Copy the data from its first line through the line containing "<instances>", substituting "YAML" for "JSON" and keeping everything else the same.

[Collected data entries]
________________

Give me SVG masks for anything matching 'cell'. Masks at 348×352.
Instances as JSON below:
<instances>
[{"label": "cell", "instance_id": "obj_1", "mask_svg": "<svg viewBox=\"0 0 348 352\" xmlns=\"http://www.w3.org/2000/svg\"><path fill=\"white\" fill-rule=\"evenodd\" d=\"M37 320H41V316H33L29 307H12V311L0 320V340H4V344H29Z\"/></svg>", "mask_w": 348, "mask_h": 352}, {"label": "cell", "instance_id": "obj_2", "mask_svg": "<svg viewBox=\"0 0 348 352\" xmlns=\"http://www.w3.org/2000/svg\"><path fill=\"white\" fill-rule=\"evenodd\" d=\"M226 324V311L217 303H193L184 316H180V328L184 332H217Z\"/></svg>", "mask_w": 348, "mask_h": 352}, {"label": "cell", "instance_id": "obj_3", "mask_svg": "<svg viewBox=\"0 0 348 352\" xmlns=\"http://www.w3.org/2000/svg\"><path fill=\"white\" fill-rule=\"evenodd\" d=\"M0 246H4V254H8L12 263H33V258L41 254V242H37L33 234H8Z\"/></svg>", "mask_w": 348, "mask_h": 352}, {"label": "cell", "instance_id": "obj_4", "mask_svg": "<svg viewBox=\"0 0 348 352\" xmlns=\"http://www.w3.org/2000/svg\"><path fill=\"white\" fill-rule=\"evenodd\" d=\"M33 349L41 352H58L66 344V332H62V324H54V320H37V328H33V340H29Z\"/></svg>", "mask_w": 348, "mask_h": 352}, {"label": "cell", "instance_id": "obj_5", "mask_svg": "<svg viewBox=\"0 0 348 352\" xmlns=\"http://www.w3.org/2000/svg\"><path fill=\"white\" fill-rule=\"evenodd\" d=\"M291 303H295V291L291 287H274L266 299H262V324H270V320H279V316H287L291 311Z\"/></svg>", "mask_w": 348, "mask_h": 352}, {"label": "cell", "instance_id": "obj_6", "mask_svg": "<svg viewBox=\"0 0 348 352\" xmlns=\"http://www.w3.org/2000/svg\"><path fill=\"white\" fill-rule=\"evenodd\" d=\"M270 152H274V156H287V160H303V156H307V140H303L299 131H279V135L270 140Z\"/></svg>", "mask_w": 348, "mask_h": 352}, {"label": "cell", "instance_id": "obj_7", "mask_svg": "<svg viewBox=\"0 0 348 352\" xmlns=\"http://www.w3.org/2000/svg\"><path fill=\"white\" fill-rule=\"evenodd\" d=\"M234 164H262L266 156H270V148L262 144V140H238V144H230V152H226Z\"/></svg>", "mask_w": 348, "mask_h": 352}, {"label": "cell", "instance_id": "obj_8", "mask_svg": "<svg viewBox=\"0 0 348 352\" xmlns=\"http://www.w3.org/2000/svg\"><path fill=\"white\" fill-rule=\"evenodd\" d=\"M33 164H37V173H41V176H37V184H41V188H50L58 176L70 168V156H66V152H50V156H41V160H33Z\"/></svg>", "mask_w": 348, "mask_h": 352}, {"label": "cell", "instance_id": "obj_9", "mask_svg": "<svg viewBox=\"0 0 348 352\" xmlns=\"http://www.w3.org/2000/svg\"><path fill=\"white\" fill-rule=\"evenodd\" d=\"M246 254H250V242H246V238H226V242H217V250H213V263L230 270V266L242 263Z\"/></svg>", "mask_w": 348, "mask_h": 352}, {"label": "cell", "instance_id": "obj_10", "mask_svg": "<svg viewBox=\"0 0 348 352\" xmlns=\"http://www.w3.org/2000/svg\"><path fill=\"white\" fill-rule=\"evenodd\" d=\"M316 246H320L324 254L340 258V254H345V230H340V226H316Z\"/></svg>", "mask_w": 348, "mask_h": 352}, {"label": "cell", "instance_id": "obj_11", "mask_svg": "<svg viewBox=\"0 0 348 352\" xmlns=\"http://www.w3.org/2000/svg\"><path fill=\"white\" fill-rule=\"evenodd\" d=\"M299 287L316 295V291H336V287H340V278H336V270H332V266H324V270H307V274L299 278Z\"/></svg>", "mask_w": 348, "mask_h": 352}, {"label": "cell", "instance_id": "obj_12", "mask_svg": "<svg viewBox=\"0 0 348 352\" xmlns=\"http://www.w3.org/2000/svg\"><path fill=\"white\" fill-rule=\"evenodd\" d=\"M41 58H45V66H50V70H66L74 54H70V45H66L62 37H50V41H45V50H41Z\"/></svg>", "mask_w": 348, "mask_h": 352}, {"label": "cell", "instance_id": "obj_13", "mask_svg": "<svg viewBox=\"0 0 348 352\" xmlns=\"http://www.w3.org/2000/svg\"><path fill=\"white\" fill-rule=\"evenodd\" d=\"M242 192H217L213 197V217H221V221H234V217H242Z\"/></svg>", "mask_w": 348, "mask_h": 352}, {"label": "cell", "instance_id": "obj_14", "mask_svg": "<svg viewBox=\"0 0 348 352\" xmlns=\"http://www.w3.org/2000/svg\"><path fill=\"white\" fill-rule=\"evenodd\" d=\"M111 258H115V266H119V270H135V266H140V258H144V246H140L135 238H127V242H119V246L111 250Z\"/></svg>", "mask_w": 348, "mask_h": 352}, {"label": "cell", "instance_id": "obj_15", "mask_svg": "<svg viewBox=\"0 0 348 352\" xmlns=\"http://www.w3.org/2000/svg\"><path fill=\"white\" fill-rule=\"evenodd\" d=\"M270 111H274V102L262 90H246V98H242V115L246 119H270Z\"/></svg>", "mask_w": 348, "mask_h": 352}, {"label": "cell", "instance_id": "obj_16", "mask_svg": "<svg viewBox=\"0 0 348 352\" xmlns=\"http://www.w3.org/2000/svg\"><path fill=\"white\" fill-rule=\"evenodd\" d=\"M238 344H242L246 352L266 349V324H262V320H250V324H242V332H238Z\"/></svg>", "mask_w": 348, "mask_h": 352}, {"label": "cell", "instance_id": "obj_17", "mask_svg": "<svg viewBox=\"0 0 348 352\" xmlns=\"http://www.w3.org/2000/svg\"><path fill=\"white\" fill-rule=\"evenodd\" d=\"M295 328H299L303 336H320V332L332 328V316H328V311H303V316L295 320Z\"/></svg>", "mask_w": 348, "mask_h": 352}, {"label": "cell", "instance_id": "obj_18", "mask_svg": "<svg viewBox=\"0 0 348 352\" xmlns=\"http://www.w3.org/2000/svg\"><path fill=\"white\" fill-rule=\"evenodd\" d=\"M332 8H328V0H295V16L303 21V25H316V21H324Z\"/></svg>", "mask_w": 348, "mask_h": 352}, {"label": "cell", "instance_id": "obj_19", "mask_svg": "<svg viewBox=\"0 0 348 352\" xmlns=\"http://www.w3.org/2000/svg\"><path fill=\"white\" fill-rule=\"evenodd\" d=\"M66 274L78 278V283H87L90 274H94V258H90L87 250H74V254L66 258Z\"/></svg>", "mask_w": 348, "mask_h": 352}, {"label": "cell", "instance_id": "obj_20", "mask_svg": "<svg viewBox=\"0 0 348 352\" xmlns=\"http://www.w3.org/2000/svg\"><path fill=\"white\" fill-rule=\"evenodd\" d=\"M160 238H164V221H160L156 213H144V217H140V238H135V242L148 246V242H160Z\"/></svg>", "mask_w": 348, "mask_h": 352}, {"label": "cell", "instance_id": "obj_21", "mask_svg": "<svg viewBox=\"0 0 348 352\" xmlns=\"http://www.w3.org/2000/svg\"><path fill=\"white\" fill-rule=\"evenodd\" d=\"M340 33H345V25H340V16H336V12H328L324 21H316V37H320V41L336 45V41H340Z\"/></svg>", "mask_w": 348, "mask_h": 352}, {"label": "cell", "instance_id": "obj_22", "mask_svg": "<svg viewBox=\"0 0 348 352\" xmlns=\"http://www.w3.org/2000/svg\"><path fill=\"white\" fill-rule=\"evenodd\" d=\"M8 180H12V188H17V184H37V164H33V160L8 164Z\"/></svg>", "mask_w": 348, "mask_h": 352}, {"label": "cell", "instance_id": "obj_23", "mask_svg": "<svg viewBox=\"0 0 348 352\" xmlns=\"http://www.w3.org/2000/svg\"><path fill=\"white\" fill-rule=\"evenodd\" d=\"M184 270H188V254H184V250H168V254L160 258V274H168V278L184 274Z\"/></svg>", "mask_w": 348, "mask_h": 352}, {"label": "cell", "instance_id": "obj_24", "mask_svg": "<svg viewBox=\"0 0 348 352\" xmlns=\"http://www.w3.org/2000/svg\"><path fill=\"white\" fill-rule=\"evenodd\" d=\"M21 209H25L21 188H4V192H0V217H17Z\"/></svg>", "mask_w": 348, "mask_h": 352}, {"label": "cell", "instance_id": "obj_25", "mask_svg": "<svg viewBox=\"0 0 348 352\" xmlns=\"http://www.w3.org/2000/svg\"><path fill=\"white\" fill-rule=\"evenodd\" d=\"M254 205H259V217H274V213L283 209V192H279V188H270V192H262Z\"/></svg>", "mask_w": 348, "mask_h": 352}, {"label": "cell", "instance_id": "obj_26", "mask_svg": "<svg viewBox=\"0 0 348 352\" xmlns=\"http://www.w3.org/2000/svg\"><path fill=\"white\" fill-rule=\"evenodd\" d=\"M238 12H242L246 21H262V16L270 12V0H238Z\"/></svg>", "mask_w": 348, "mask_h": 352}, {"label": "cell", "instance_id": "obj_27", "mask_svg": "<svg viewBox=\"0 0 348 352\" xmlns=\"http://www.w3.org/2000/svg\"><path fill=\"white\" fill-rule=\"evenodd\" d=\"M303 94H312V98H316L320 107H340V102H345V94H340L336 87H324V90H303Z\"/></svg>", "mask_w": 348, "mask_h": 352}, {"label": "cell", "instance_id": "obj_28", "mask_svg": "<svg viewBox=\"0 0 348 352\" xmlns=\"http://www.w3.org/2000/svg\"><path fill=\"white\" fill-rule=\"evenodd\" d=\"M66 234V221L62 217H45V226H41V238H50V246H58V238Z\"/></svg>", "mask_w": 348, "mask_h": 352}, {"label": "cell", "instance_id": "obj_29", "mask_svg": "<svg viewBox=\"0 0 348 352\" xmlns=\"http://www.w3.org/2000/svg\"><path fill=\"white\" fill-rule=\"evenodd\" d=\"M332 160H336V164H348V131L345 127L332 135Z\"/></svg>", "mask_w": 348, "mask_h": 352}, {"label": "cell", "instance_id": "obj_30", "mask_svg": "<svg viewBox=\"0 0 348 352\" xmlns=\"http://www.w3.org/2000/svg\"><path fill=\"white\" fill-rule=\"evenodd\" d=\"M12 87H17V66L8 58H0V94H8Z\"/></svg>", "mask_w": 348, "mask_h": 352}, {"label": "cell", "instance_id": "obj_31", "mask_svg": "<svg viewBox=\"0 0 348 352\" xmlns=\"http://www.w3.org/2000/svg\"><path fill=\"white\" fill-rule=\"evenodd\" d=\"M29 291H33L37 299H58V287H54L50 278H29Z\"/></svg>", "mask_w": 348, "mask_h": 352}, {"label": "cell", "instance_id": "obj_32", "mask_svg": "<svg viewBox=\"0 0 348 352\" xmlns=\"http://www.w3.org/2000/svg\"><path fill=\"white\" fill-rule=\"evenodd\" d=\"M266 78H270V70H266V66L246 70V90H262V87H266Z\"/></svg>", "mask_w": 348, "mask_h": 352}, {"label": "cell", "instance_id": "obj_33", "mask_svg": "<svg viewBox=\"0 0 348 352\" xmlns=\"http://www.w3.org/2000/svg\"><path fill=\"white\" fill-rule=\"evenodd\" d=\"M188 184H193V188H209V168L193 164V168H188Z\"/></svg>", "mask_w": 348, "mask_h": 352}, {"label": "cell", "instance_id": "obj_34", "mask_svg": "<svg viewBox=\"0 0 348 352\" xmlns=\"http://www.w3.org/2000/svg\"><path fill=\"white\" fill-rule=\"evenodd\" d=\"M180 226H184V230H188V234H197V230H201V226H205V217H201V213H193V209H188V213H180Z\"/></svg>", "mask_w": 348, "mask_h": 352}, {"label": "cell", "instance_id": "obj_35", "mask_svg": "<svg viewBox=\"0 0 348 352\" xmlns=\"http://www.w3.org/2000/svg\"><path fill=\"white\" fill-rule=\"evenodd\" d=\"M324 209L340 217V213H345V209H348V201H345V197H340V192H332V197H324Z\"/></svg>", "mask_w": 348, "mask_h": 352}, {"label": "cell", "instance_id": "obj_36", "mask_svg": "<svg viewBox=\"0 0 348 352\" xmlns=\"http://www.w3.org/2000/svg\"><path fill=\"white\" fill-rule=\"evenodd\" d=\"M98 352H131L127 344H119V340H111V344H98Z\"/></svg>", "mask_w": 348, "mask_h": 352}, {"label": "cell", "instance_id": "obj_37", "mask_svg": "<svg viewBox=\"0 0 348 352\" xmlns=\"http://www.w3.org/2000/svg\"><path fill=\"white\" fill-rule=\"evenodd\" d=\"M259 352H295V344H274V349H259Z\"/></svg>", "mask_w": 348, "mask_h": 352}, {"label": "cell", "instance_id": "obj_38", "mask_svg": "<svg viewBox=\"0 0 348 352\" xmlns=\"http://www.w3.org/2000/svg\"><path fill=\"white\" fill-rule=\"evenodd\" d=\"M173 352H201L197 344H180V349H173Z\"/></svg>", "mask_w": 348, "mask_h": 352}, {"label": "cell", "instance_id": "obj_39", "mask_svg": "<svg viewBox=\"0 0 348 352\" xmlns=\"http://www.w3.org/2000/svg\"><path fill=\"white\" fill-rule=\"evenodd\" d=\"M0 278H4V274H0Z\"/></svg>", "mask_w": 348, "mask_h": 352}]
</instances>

________________

◆ **Result of the exercise**:
Give me SVG masks for anything matching 'cell'. Masks at 348×352.
Instances as YAML below:
<instances>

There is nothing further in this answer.